PROBLEMS ▸
1. Answer these questions using the filing excerpt:
(a) To what rating did Moody's downgrade the company's credit rating, and from what rating?
(b) What were the outstanding borrowings under the April 2006 Credit Facility as of May 9, 2006?
(c) How much of the company's debt consists of convertible notes?
2. From the filing excerpt, extract everything from "Our significant leverage has" down to "with negative implications.".
3. List every possible effect that the filing excerpt says the company's significant leverage may have.

EXCERPTED PASSAGE ▸
= = = =
PART II—OTHER INFORMATION

 

Item 1. Legal Proceedings

 

There have been no material changes to our legal proceedings disclosed in our 2005 Form 10-K.

 

Item 1A. Risk Factors

 

The risks discussed below reflect only material changes in the risk factors we disclosed in “Item 1. Risk Factors” of our 2005 Form 10-K. Please refer to our Form 10-K to read about the additional risk factors we face.

 

Our high leverage limits our financial flexibility.

 

We have a significant amount of debt. This debt includes our April 2006 Credit Facility, under which we had outstanding borrowings of approximately $874.6 million as of May 9, 2006, and may borrow up to approximately an additional $385.1 million (of which approximately $310.1 million is limited in use to purchasing additional LSE shares), and also includes $445.0 million of our convertible notes. We used the net proceeds, before the deduction of offering expenses, of our recent equity offering to reduce the indebtedness under the secured term loan facility of our April 2006 Credit Facility, but continue to have significant debt. Amounts repaid under the term loan of the April 2006 Credit Facility constitute permanent reductions in availability. Our significant leverage may:

 

    impair our ability to obtain additional financing in the future for refinancing indebtedness, acquisitions, working capital, capital expenditures, or other purposes;

 

    reduce funds available to us for our operations and general corporate purposes or for capital expenditures as a result of the dedication of a substantial portion of our consolidated cash flow from operations to the payment of principal and interest on our indebtedness;

 

    place us at a competitive disadvantage compared with our competitors with less debt;

 

    increase our vulnerability to a downturn in general economic conditions; and

 

    curtail our flexibility to respond to changing economic or competitive conditions or to make acquisitions.

 

Our significant leverage has also resulted in the downgrading of our credit rating by Moody’s to Ba3 from Ba2. In addition, Moody’s lowered its ratings outlook to negative from stable and Standard & Poor’s has put our credit rating on Creditwatch with negative implications.
= = = =
DATA EXCERPT ▸

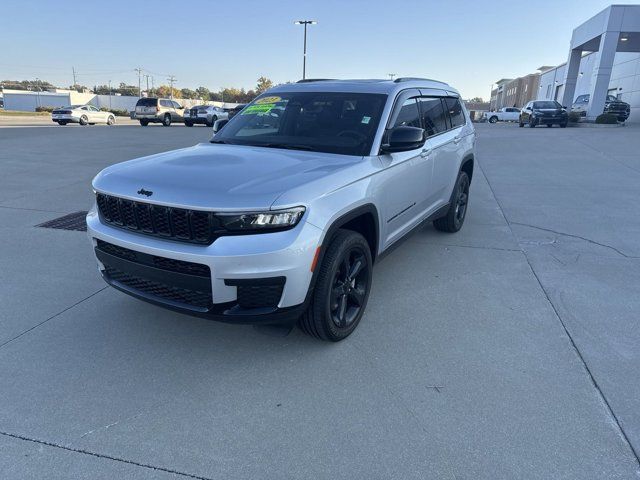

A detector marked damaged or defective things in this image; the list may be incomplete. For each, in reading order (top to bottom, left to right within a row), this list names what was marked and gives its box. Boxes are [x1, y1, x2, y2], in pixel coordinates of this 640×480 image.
= = = =
SOLUTIONS TO THE TASKS ▸
1.
(a) Moody's downgraded it to Ba3 from Ba2.
(b) They were approximately $874.6 million.
(c) $445.0 million of the debt consists of convertible notes.

2.
Our significant leverage has also resulted in the downgrading of our credit rating by Moody’s to Ba3 from Ba2. In addition, Moody’s lowered its ratings outlook to negative from stable and Standard & Poor’s has put our credit rating on Creditwatch with negative implications.

3.
- Impair the company's ability to obtain additional financing in the future for refinancing indebtedness, acquisitions, working capital, capital expenditures, or other purposes
- Reduce funds available for operations, general corporate purposes, or capital expenditures, because a substantial portion of consolidated cash flow from operations goes to paying principal and interest on indebtedness
- Place the company at a competitive disadvantage compared with competitors with less debt
- Increase the company's vulnerability to a downturn in general economic conditions
- Curtail the company's flexibility to respond to changing economic or competitive conditions or to make acquisitions